Format everything from the line containing "Which is farthest from point" down to the end of the rows as a Markdown table with the columns "No." and "Text," numbering each line and skipping blank lines. Leave the pictures out.

━━ Given data ━━

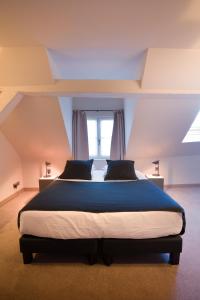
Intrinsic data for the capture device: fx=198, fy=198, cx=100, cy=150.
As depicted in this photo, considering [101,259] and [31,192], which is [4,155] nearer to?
[31,192]

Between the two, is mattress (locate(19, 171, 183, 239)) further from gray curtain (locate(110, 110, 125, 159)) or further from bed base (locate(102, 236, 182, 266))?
gray curtain (locate(110, 110, 125, 159))

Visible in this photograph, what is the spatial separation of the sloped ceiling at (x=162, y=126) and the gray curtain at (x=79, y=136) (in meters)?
0.98

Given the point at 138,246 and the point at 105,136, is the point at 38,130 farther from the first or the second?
the point at 138,246

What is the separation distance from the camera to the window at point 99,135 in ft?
15.0

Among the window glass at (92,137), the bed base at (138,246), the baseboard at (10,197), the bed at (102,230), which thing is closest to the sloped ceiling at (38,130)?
the window glass at (92,137)

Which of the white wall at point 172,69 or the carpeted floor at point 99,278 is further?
the white wall at point 172,69

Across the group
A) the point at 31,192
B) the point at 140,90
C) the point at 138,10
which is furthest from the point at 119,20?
the point at 31,192

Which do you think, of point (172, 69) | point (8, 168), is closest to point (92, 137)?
point (8, 168)

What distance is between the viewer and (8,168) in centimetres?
402

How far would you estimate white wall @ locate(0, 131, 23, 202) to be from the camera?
376cm

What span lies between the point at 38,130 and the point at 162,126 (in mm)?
2380

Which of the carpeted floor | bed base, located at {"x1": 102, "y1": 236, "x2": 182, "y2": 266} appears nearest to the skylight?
the carpeted floor

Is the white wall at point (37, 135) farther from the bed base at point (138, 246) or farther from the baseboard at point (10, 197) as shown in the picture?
the bed base at point (138, 246)

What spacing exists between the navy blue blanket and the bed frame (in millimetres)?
294
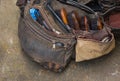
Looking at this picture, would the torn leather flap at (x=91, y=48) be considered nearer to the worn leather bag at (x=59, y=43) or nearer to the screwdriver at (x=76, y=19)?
the worn leather bag at (x=59, y=43)

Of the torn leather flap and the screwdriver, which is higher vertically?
the screwdriver

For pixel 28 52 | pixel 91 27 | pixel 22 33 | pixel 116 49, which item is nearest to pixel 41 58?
pixel 28 52

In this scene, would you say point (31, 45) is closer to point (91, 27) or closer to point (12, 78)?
point (12, 78)

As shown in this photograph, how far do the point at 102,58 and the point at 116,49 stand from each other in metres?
0.12

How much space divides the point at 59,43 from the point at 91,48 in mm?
205

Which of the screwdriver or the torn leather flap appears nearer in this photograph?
the torn leather flap

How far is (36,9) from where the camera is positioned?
1.91 meters

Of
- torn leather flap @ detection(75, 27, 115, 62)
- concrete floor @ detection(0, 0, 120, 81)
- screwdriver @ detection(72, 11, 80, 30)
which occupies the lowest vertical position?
concrete floor @ detection(0, 0, 120, 81)

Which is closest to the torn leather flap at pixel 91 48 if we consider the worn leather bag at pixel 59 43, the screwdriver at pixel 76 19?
the worn leather bag at pixel 59 43

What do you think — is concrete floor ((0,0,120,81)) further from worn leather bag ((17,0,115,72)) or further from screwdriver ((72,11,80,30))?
screwdriver ((72,11,80,30))

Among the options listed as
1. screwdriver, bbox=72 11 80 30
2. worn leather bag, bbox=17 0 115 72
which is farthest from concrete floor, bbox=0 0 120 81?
screwdriver, bbox=72 11 80 30

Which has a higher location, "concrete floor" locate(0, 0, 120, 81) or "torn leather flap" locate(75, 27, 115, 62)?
"torn leather flap" locate(75, 27, 115, 62)

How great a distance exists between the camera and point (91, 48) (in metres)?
1.80

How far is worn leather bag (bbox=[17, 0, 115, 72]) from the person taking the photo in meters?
1.81
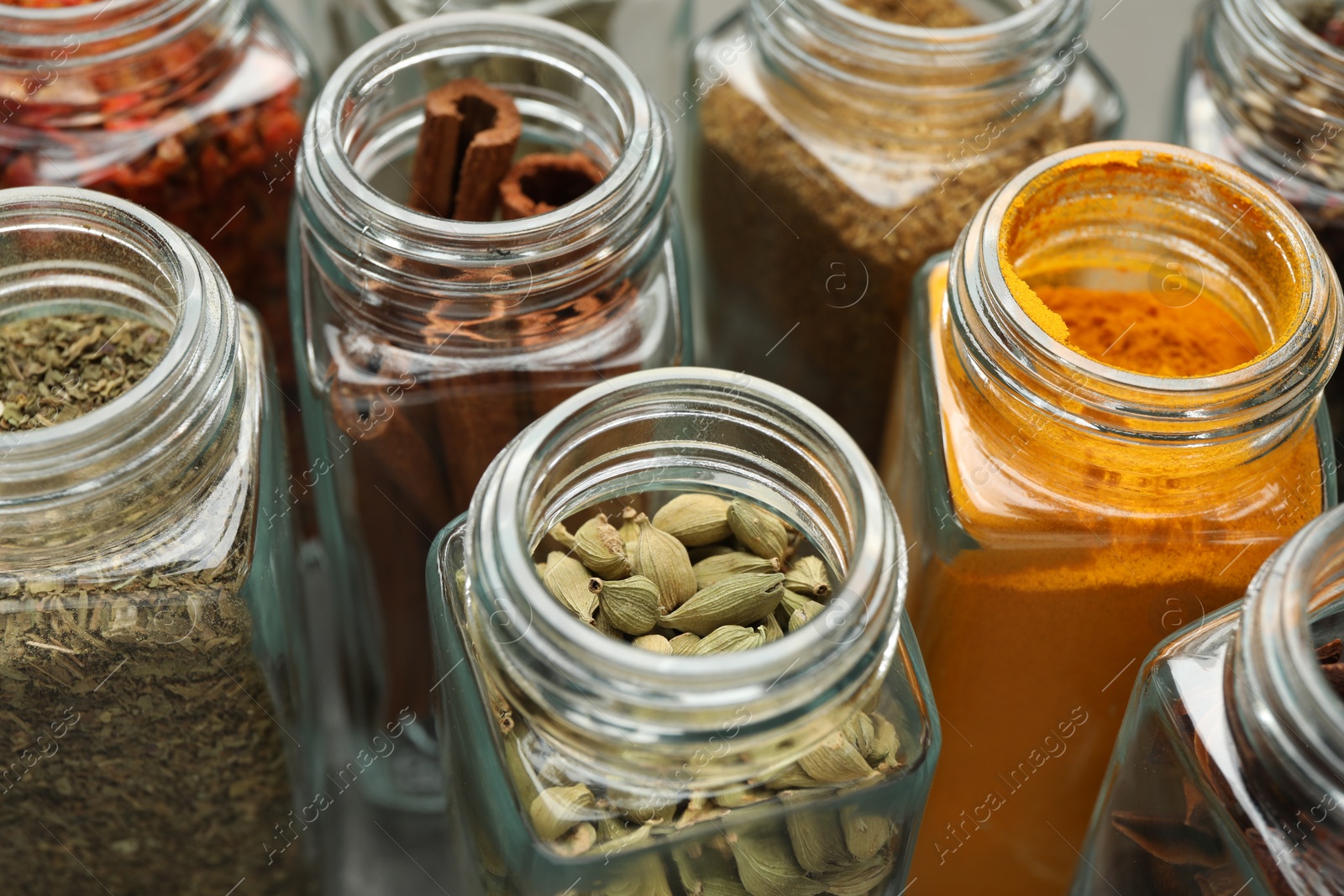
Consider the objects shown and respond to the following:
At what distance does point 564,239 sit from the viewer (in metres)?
0.69

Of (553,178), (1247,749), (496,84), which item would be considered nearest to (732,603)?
(1247,749)

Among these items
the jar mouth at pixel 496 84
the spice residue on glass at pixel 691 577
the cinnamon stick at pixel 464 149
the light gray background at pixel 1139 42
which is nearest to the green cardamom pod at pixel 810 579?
the spice residue on glass at pixel 691 577

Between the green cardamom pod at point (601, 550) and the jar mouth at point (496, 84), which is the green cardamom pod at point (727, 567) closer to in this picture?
the green cardamom pod at point (601, 550)

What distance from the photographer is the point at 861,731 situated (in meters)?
0.58

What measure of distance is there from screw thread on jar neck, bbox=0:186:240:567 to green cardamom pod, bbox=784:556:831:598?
30 centimetres

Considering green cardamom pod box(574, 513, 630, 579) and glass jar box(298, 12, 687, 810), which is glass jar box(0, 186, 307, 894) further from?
green cardamom pod box(574, 513, 630, 579)

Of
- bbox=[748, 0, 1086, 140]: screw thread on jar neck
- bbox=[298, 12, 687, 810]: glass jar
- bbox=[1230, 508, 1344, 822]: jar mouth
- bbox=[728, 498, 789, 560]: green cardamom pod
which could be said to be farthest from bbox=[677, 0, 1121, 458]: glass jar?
bbox=[1230, 508, 1344, 822]: jar mouth

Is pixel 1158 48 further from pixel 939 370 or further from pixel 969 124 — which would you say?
pixel 939 370

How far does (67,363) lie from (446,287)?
220 millimetres

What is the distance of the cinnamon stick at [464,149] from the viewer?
78 cm

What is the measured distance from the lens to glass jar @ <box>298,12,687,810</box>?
0.69m

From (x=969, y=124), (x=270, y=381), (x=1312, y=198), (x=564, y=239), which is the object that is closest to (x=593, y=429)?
(x=564, y=239)

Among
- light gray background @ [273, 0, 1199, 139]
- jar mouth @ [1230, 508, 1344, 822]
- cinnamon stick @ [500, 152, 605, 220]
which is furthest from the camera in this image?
light gray background @ [273, 0, 1199, 139]

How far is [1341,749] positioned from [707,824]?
249 mm
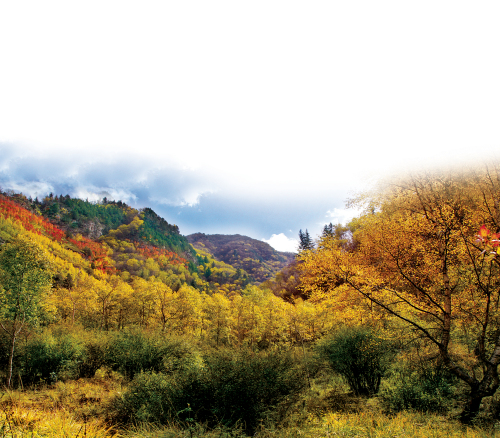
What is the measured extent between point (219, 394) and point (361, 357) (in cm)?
817

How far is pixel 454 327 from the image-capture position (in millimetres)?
9805

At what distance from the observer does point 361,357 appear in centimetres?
1180

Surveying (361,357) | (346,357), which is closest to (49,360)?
(346,357)

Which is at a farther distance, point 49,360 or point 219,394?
point 49,360

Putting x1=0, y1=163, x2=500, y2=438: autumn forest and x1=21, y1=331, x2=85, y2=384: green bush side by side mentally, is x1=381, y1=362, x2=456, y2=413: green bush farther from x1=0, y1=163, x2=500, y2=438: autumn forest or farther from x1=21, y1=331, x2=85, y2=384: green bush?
x1=21, y1=331, x2=85, y2=384: green bush

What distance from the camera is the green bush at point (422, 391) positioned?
8609 mm

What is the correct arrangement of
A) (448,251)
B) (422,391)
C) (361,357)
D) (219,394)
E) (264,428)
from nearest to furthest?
(264,428)
(219,394)
(448,251)
(422,391)
(361,357)

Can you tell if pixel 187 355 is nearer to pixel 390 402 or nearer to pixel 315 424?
pixel 315 424

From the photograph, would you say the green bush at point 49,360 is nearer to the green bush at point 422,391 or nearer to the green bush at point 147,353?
the green bush at point 147,353

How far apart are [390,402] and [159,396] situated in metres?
9.25

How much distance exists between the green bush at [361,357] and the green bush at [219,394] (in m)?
4.21

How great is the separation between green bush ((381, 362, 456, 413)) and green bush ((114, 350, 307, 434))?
4148 millimetres

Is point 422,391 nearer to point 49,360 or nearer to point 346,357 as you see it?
→ point 346,357

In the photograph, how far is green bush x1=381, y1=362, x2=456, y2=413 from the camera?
28.2ft
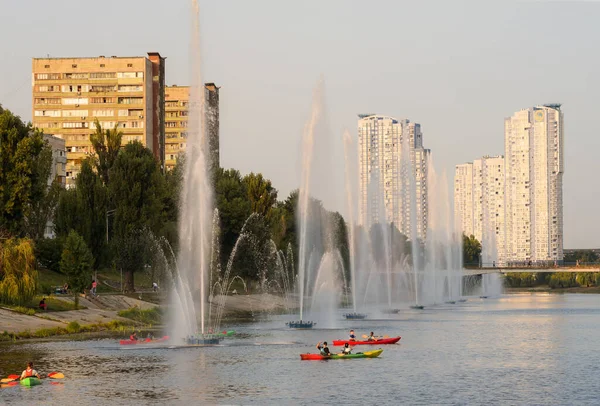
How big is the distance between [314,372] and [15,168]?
4237cm

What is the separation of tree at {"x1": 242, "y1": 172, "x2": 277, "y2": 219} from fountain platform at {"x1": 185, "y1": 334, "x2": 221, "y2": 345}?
7261 centimetres

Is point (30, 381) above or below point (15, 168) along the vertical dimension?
below

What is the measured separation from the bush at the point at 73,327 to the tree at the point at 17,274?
4139 millimetres

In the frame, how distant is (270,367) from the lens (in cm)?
5703

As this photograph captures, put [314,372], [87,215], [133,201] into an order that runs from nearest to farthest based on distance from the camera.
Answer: [314,372] < [87,215] < [133,201]

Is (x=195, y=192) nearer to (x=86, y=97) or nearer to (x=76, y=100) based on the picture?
(x=86, y=97)

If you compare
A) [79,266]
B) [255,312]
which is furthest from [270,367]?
[255,312]

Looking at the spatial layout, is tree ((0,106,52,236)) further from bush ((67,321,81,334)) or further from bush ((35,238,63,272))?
bush ((35,238,63,272))

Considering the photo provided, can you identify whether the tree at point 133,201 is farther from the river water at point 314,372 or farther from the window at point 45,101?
the window at point 45,101

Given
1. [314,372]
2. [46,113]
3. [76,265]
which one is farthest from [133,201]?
[46,113]

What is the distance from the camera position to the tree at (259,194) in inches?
5620

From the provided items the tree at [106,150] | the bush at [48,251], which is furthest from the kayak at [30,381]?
the tree at [106,150]

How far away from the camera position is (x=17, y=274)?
78688 mm

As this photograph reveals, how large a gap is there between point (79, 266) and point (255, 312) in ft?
131
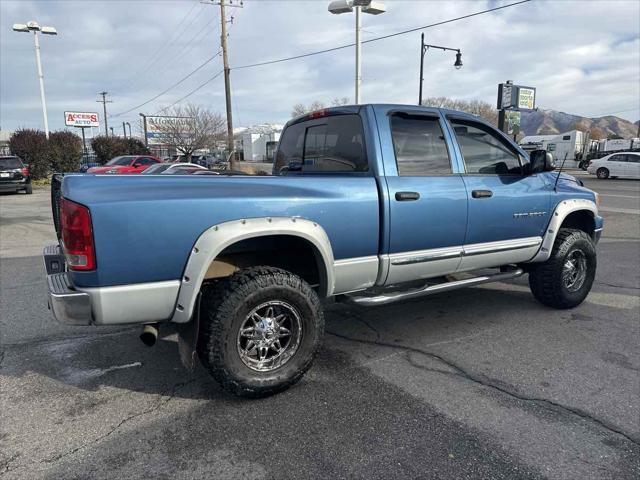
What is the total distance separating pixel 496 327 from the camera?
446 cm

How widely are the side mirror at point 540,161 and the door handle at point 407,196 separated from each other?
4.72 feet

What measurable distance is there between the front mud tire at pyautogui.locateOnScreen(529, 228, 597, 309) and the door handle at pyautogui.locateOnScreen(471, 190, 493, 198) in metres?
1.27

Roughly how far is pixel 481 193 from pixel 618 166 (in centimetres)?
2880

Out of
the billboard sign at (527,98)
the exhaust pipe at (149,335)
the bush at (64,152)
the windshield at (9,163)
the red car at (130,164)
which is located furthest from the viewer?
the billboard sign at (527,98)

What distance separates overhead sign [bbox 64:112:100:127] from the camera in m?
48.0

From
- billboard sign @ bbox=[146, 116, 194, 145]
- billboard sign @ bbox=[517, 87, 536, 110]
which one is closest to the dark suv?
billboard sign @ bbox=[146, 116, 194, 145]

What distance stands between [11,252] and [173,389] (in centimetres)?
646

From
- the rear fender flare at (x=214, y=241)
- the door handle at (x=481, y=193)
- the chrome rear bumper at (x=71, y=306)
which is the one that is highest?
the door handle at (x=481, y=193)

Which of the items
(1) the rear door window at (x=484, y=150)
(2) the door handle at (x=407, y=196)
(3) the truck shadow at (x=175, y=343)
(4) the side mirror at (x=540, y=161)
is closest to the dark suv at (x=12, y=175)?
(3) the truck shadow at (x=175, y=343)

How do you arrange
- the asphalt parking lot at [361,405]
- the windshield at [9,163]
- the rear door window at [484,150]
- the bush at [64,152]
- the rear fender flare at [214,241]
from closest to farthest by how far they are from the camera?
the asphalt parking lot at [361,405] → the rear fender flare at [214,241] → the rear door window at [484,150] → the windshield at [9,163] → the bush at [64,152]

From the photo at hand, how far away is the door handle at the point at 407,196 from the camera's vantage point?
135 inches

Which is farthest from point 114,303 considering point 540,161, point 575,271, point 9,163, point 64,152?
point 64,152

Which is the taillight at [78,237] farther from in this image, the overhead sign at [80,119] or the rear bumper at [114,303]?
the overhead sign at [80,119]

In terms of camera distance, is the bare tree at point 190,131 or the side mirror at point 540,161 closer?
the side mirror at point 540,161
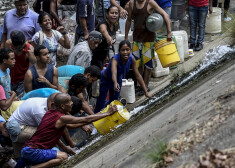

━━━

§ Answer to the exercise
| No. | Text |
|---|---|
| 1 | Which is farthest from point 114,303 considering point 540,161, point 575,271, point 9,163, point 64,152? |
| 2 | point 64,152 |
| 3 | Which is the taillight at [78,237] farther from in this image, the overhead sign at [80,119] or the rear bumper at [114,303]? |
| 4 | the overhead sign at [80,119] |
| 5 | In terms of camera distance, is the bare tree at point 190,131 or the side mirror at point 540,161 closer? |
| 6 | the side mirror at point 540,161 |